Task description:
Please return exactly the lines from the one containing "common name: red-cheeked squirrel" through the end of the records, including both.

------------------------------------------------------------

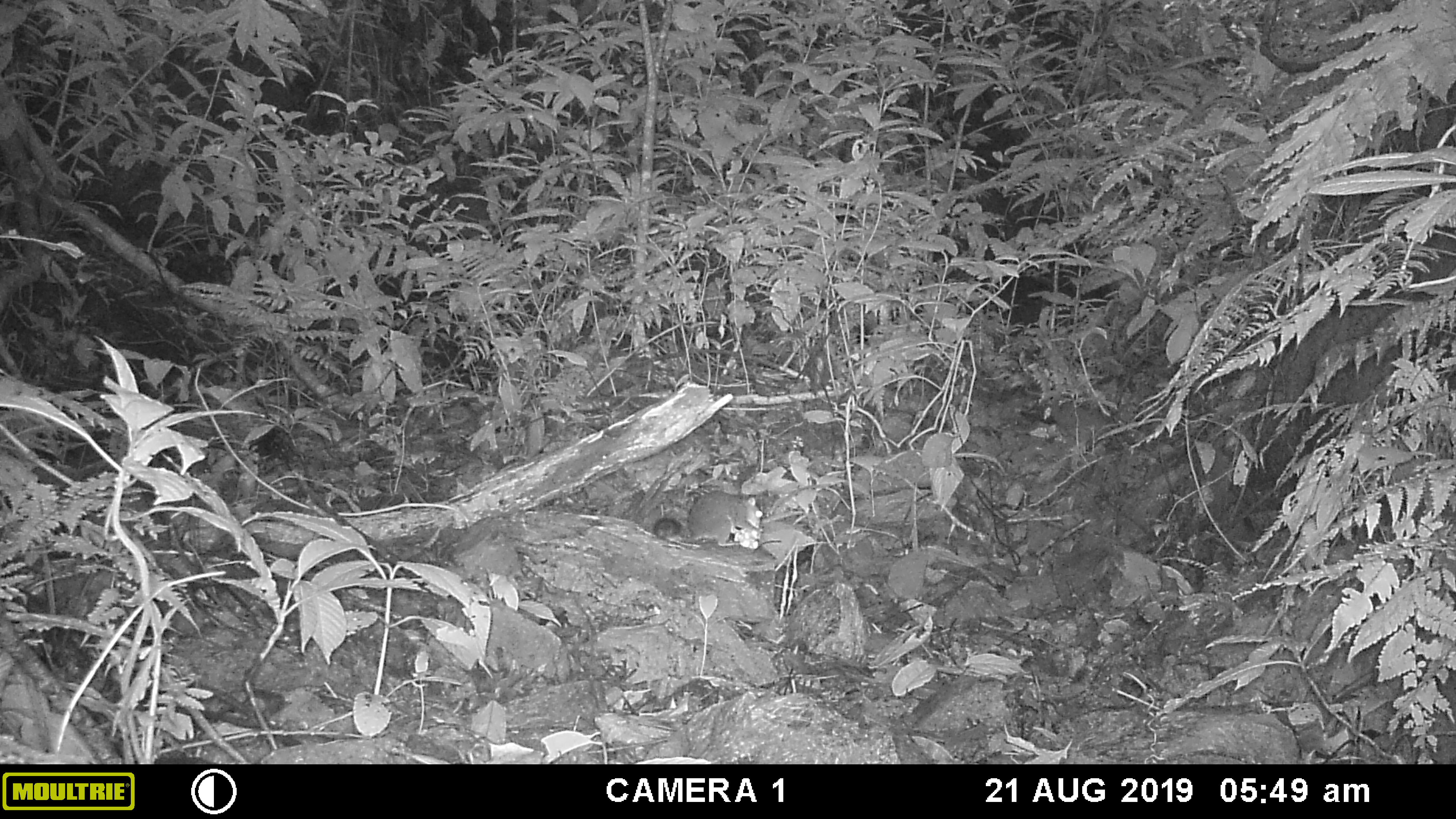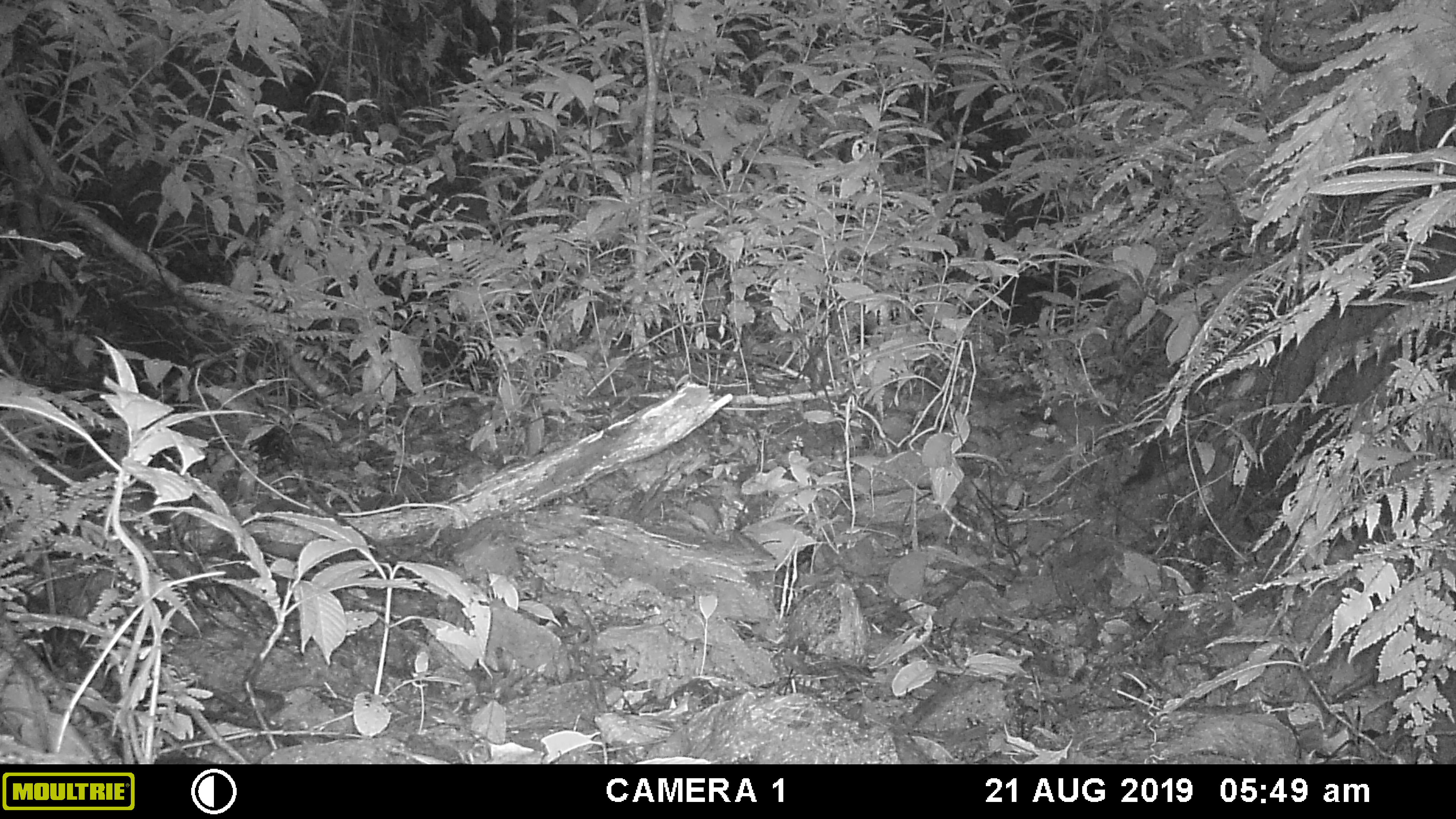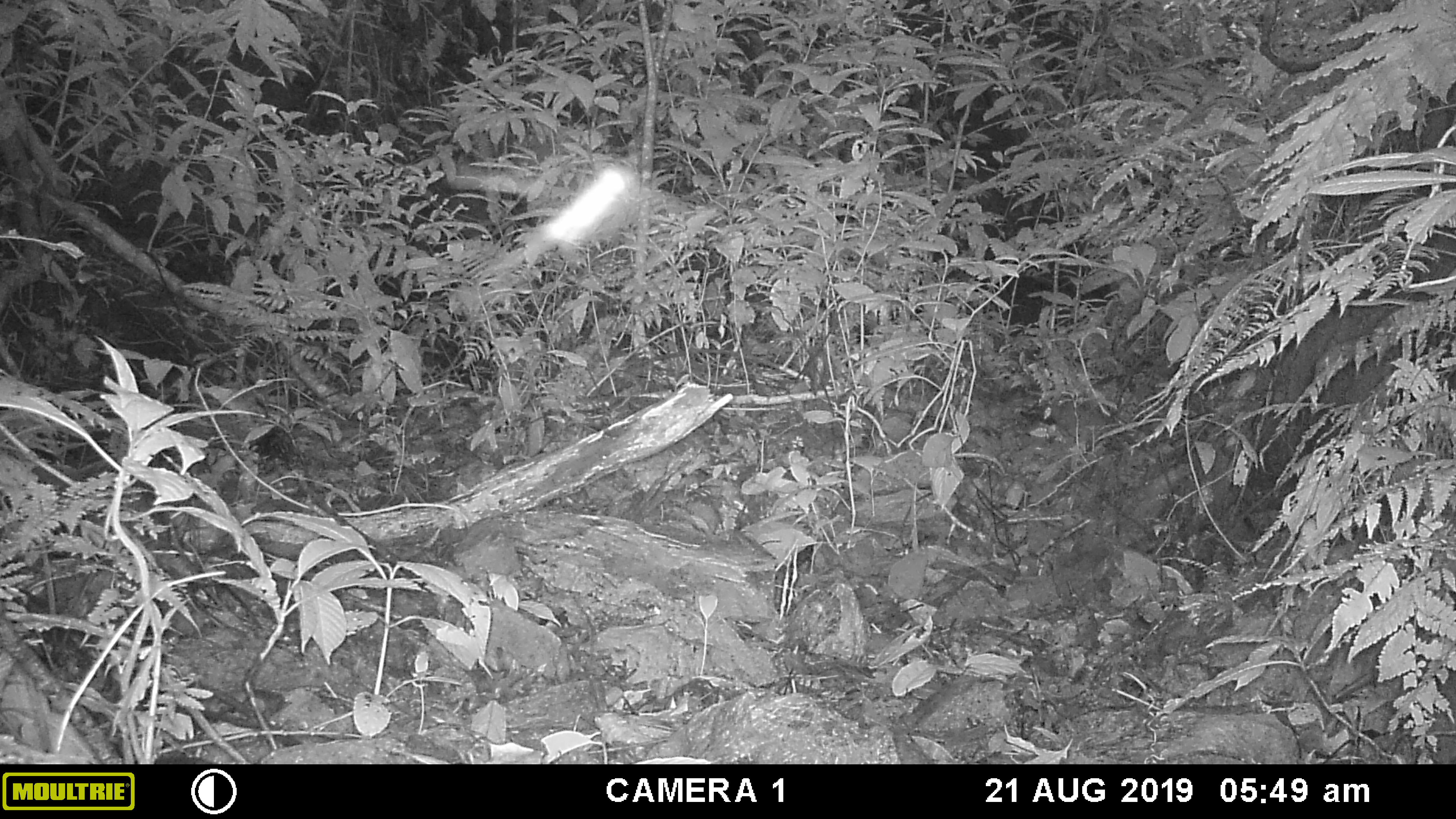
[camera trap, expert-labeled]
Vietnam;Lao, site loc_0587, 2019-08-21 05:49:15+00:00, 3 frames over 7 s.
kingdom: Animalia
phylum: Chordata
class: Mammalia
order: Rodentia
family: Sciuridae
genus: Dremomys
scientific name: Dremomys rufigenis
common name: red-cheeked squirrel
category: red cheeked squirrel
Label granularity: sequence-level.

------------------------------------------------------------

Written solution:
common name: red-cheeked squirrel
category: red cheeked squirrel
Label granularity: sequence-level.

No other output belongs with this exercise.